Selected passage.
— Begin —
Saturday, January 26, 2019

Cold Hand in Mine by Robert Aickman




The New Teen Titans Omnibus Volume 1 (1980-1982)



The New Teen Titans Omnibus Volume 1 (Collecting material originally published between 1980 and 1982/This edition 2017): written by Marv Wolfman with George Perez; illustrated by George Perez, Romeo Tanghal, Curt Swan, Carmine Infantino, and others:

The original Teen Titans debuted in the 1960's as a group of DC sidekicks. 1960's members included Robin, Wonder Girl, Kid Flash, Speedy [the Green Arrow's sidekick], and Aqualad. The roster changed over the years, with an extremely unliked 1970's revival adding long-forgotten characters that included Lilith, Bumblebee, Mal, and the Geico Caveboy.

That latter-day revival made writer Marv Wolfman's pitch to do a New Teen Titans seem doomed to fail before it had even been approved for a series in 1980. Instead, Wolfman and the terrific but then up-and-coming artist/co-plotter George Perez conjured up a comic book that became DC's chief sales rival (and thematic rival) to Marvel's ascending super-team the X-Men. It helped make George Perez's reputation as the go-to artist for superhero action and melodrama, and did something similar for Wolfman's career.

Wolfman took a core group of Titans -- Robin, Wonder Girl, and Kid Flash. To them he added a pre-existing teen hero (Beast Boy, dubbed 'Changeling' for this revival). Then Wolfman and Perez added three new heroes to the mix: the alien princess Starfire; the haunted half-demon Raven; and the cybernetic Cyborg. And unlike Mal, Bumblebee, and the Geico Caveboy, these new characters DIDN'T SUCK!

The rest was history. The New Teen Titans rapidly became DC's best-selling book. As these were the days when Marvel and DC were still on speaking terms, this even led to an inter-company crossover between  the X-Men and Teen Titans that pitted them against DC uber-villain Darkseid and the X-Men's Dark Phoenix. Ah, those were the days. But I'm getting ahead of myself.

Titans is certainly an 'Art Book' because George Perez was great at both bombastic battle and nuanced character descriptions and even body types. Perez's women and men actually look different from one another. This is rarer than one might think in superhero books.
— End —
What to work on.
(1) Update the passage of the New Teen Titans review between "Saturday, January 26, 2019" and "the Geico Caveboy.", inclusive, so that "Speedy" becomes "Arsenal".
(2) According to the New Teen Titans review, why did Marv Wolfman's pitch for a New Teen Titans series seem doomed before it was approved?
(3) In the New Teen Titans review, which three new heroes did Wolfman and Perez add to the team?

Dataset section.
— Begin —
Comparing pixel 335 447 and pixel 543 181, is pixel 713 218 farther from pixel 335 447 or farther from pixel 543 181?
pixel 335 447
— End —
Expected answers.
(1)
Saturday, January 26, 2019

Cold Hand in Mine by Robert Aickman




The New Teen Titans Omnibus Volume 1 (1980-1982)



The New Teen Titans Omnibus Volume 1 (Collecting material originally published between 1980 and 1982/This edition 2017): written by Marv Wolfman with George Perez; illustrated by George Perez, Romeo Tanghal, Curt Swan, Carmine Infantino, and others:

The original Teen Titans debuted in the 1960's as a group of DC sidekicks. 1960's members included Robin, Wonder Girl, Kid Flash, Arsenal [the Green Arrow's sidekick], and Aqualad. The roster changed over the years, with an extremely unliked 1970's revival adding long-forgotten characters that included Lilith, Bumblebee, Mal, and the Geico Caveboy.

(2) The earlier 1970's revival of the Teen Titans had been extremely unliked and had added long-forgotten characters such as Lilith, Bumblebee, Mal, and the Geico Caveboy. That failed revival made a new Teen Titans series seem doomed to fail before it was approved in 1980.

(3) Starfire, Raven, and Cyborg.